# Tugas yang Dikerjakan
a. Dalam teks tentang langkah pembelajaran PMR, kapan langkah pengembangan dimulai?
b. Tuliskan kembali bagian teks tentang langkah pembelajaran PMR mulai dari "Langkah pengembangan dimulai" sampai dengan "rasa takut salah.".
c. Lanjutkan teks tentang langkah eksplorasi dan pengembangan dalam PMR, dimulai setelah kalimat terakhirnya.

# Petikan Terpilih
Dalam langkah eksplorasi, siswa bekerja secara individual, berpasangan ataupun dalam kelompok kecil.  Dalam bekerja, siswa mencoba membuat model situasi masalah, berbagi (sharing) ide, melihat pola, membuat terkaan dan mengembangkan strategi-strategi pemecahan masalah berdasarkan pengetahuan informal ataupun pengalaman formal. Pada langkah ini, guru “mengelilingi” siswa sambil mengajukan pertanyaan-pertanyaan pancingan, misalnya, “Apa ada cara lain….?“,mengobservasi kerja siswa, dan mendorong siswa untuk bekerja. Siswa secara individual/kelompok diberi kesempatan menyampaikan cara-cara yang dilakukan, sedangkan yang lain menanggapinya. Guru menggunakan kata-kata “Bagaimana yang lain?”. “Setuju?”. “Ada yang mempunyai pendapat lain?”. “Ayo…!”. Tidak perlu malu atau takut salah….! Apapun pendapatmu tentu berguna  bagi yang lain kemudian guru mendekati siswa yang malu/takut berpendapat dengan mimik menyenangkan  dan simpati, mendorong ataupun menuntun siswa berpendapat. Dalam hal ini, karakteristik PMR yang digunakan adalah menggunakan model-model, interaksi, dan mengembangkan keberanian siswa, menghilangkan rasa takut/ malu, dan takut dikatakan ngae aeng/ ngae ngon.
Langkah pengembangan dimulai setelah siswa menunjukkan kemajuan dalam pemecahan masalah. Siswa mendiskusikan cara-cara dan pemecahan-pemecahannya. Selama diskusi guru membantu siswa meningkatkan aspek Matematika yang ada dalam masalah, membimbing  dan mengarahkan siswa dalam cara-cara formal sesuai dengan tujuan materi. Dalam konteks ini guru dapat berkata, “Pendapat-pendapat tadi semua bagus”. “Mari kita perhatikan satu per satu atau yang ini!”. Karakteristik PMR yang digunakan dalam langkah ini adalah produksi dan konstruksi siswa, dan interaksi serta   meningkatkan keberanian siswa dan menghilangkan  rasa takut salah.

# Kutipan Sumber

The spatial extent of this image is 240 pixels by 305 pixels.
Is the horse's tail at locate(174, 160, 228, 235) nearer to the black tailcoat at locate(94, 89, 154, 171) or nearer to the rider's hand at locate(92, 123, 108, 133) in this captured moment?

# Hasil Latihan
a. Setelah siswa menunjukkan kemajuan dalam pemecahan masalah.

b.
Langkah pengembangan dimulai setelah siswa menunjukkan kemajuan dalam pemecahan masalah. Siswa mendiskusikan cara-cara dan pemecahan-pemecahannya. Selama diskusi guru membantu siswa meningkatkan aspek Matematika yang ada dalam masalah, membimbing  dan mengarahkan siswa dalam cara-cara formal sesuai dengan tujuan materi. Dalam konteks ini guru dapat berkata, “Pendapat-pendapat tadi semua bagus”. “Mari kita perhatikan satu per satu atau yang ini!”. Karakteristik PMR yang digunakan dalam langkah ini adalah produksi dan konstruksi siswa, dan interaksi serta   meningkatkan keberanian siswa dan menghilangkan  rasa takut salah.

c.
Dalam langkah peringkasan, siswa membuat ringkasan atau rangkuman.  Misalnya, guru berkata, “Dari pembicaraan tadi…. apa yang dapat disimpulkan….?” Atau, siswa diberi masalah untuk mengaplikasikan konsep-konsep yang telah dipelajari. Karakteristik PMR yang digunakan dalam langkah ini adalah interaksi yang disertai dengan meningkatkan keberanian siswa untuk berbeda pendapat.
Permasalahan yang dipecahkan dalam penelitian ini adalah menghasilkan perangkat pembelajaran Matematika Realistik yang valid, praktis, dan efektif untuk siswa kelas I dan II SD dalam rangka pengembangan pemecahan masalah, penalaran, dan komunikasi matematik.
Pemecahan masalah, penalaran, dan komunikasi matematik merupakan aspek penting dalam implementasi Kurikulum 2004, sehingga mempunyai implikasi dalam pembelajaran. Dengan kata lain,  pembelajaran yang dirancang oleh guru harus mendukung pengembangan aspek pemecahan masalah, penalaran, dan komunikasi matematik.
Menurut Baroody (1993), pendekatan pemecahan masalah mempunyai fokus pemecahan masalah, penalaran, dan komunikasi.  Pendekatan pemecahan masalah pada hakikatnya menggunakan masalah  sebagai pangkal tolak pembelajaran. Siswa diberikan kesempatan untuk memecahkan masalah tersebut dengan menggunakan cara-cara informal, dan selanjutnya cara-cara pemecahan siswa tersebut didiskusikan, dikonfrontasikan, dan dinegosiasi untuk dapat menemukan pengetahuan matematika formal.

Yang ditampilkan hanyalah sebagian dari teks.